- Directed by: Adolfo Fernández Bustamante
- Written by: Adolfo Fernández Bustamante
- Produced by: Sergio Kogan
- Starring: Rosita Quintana Miguel Aceves Mejía Joaquín Pardavé
- Cinematography: Víctor Herrera
- Edited by: Jorge Busto
- Music by: Federico Ruiz
- Production company: Internacional Cinematográfica
- Release date: 22 April 1955;
- Running time: 94 minutes
- Country: Mexico
- Language: Spanish

= To the Four Winds =

1955 film

To the Four Winds (Spanish: A los cuatro vientos) is a 1955 Mexican musical film directed by Adolfo Fernández Bustamante and starring Rosita Quintana, Miguel Aceves Mejía and Joaquín Pardavé. The film's sets were designed by the art director Gunther Gerzso.

== Plot ==
Paloma (Rosita Quintana) and Pablo (Miguel Aceves Mejía) are impoverished musicians who perform on the street and in local restaurants alongside their godfather (Joaquín Pardavé) to earn tips. During one of their performances, a wealthy theater impresario named Emilio speaks over Paloma's singing. Insulted by his lack of respect, Paloma indignantly returns his money but accepts his business card. Driven by professional ambition, she later decides to visit Emilio at his theater to explore a career as a professional singer, heavily defying Pablo's objections.

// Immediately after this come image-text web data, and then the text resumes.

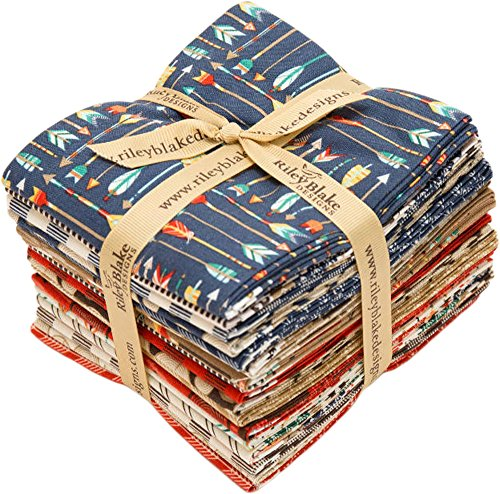 Dani Mogstad High Adventure 18 Fat Quarter Bundle Riley Blake Designs FQ-5550-18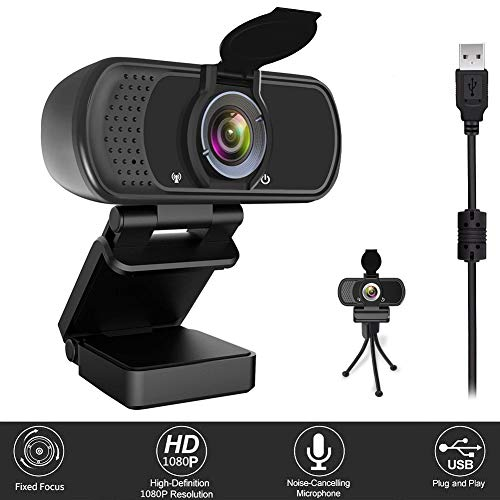Webcam with Microphone, Computer Camera 1080P Webcam USB Streaming PS4 Gaming Webcam HD Web Cam for Desktop PC, Laptop, MAC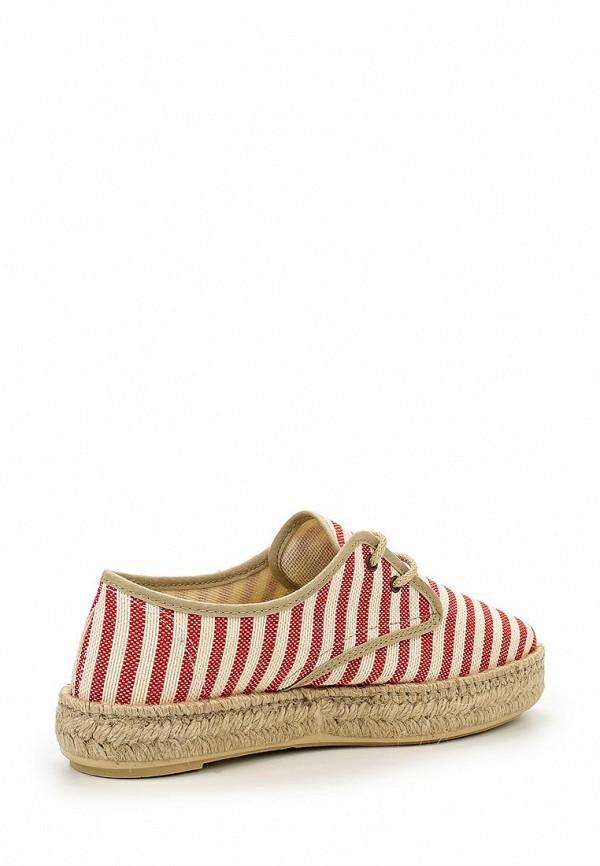 Женские ботинки Beppi 2150551: изображение 1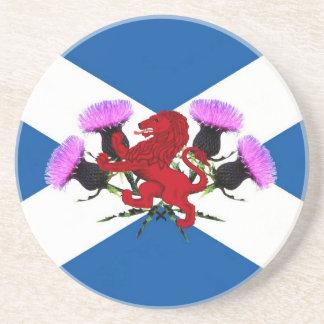 Scotland, flower thistle, Rampant lion Coaster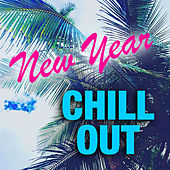 New Year Chill Out de Various Artists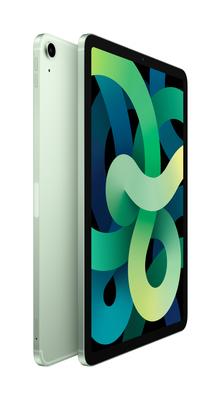 Apple 4th Gen 10.9-inch iPad Air Wi-Fi + Cellular 256GB - Green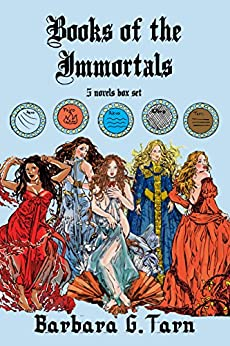 Books of the Immortals: a 5 novels box set by [G.Tarn, Barbara]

Emilio recognizes Paloma's talent and offers her an official contract, a decision that quickly catapults her to stardom but fuels intense feelings of romantic jealousy in Pablo. The strain of her newfound fame and a series of complications keep the two lovers separated and constantly feuding. Realizing she is expecting a child with Pablo, Paloma remains deeply in love with him, but the relationship fractures further. Sensing her vulnerability, Emilio proposes marriage to Paloma despite knowing about her situation. Tragically, Paloma suffers a medical complication and loses the baby. After a prolonged period of heartache, mutual misunderstandings, and ultimate moral rectifications, Pablo and Paloma manage to reconcile in the final scene, leaving the feuds behind to reunite their musical and romantic partnership.

==Cast==
- Rosita Quintana as Paloma Vargas
- Miguel Aceves Mejía as Pablo Gálvez
- Joaquín Pardavé as Don Manuel, padrino
- Alberto Catalá as Empleado teatro
- Eduardo Alcaraz as Modisto
- Carlos Riquelme as Doctor
- Guillermo Álvarez Bianchi
- María Valdealde as Asistente camerino de Paloma
- Patricia de Morelos as Acompañante celosa de Emilio
- Eva Calvo as Amante de Pablo
- Norma Ancira as Luz, cantante
- René Cardona as Don Emilio

== Bibliography ==
- María Luisa Amador. Cartelera cinematográfica, 1950-1959. UNAM, 1985.